▸ WORK TASK A
Transcribe the passage on visiting google.com from "1. Your web" up to and including "server certificate returned.".
▸ WORK TASK B
List every top-level numbered step in the passage on visiting google.com, giving each step's sentence as it appears there.

Start of DOCUMENT TEXT

Let’s examine what happens when you try to visit https://google.com in a web browser under normal conditions.

  1. Your web browser queries the OS-configured or browser-configured DNS resolver for google.com

  2. The configured DNS resolver responds with the IP address for the DNS record

    ;; ANSWER SECTION:
    google.com.		208	IN	A	142.250.217.110
    
  3. Your web browser connects to the IP supplied in the DNS response (Google’s real servers)

    1. In the initial TLS handshake (called ClientHello) the DNS record [google.com](http://google.com) is supplied
    2. The server acknowledges that it is accepting traffic for this DNS record (ServerHello) and returns the server-side TLS certificate which is valid for google.com (the requested resource)
    3. With the server certificate in hand, the browser checks its trusted root certificate store to see if there is a validate certificate authority which matches with the issuer of the server certificate returned.
      1. If there is a valid certificate authority (Issuer) in the root store, the browser entrusts this TLS connection and proceeds to pass data.

End of DOCUMENT TEXT
Start of DATASET EXTRACT

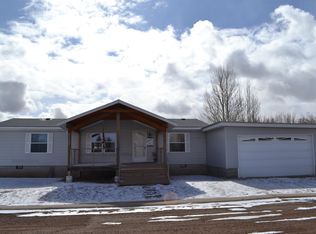 42 Carothers Ave, Fort Bridger, WY 82933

End of DATASET EXTRACT

▸ EXERCISE RESULT A
1. Your web browser queries the OS-configured or browser-configured DNS resolver for google.com

  2. The configured DNS resolver responds with the IP address for the DNS record

    ;; ANSWER SECTION:
    google.com.		208	IN	A	142.250.217.110
    
  3. Your web browser connects to the IP supplied in the DNS response (Google’s real servers)

    1. In the initial TLS handshake (called ClientHello) the DNS record [google.com](http://google.com) is supplied
    2. The server acknowledges that it is accepting traffic for this DNS record (ServerHello) and returns the server-side TLS certificate which is valid for google.com (the requested resource)
    3. With the server certificate in hand, the browser checks its trusted root certificate store to see if there is a validate certificate authority which matches with the issuer of the server certificate returned.

▸ EXERCISE RESULT B
1. Your web browser queries the OS-configured or browser-configured DNS resolver for google.com
2. The configured DNS resolver responds with the IP address for the DNS record
3. Your web browser connects to the IP supplied in the DNS response (Google’s real servers)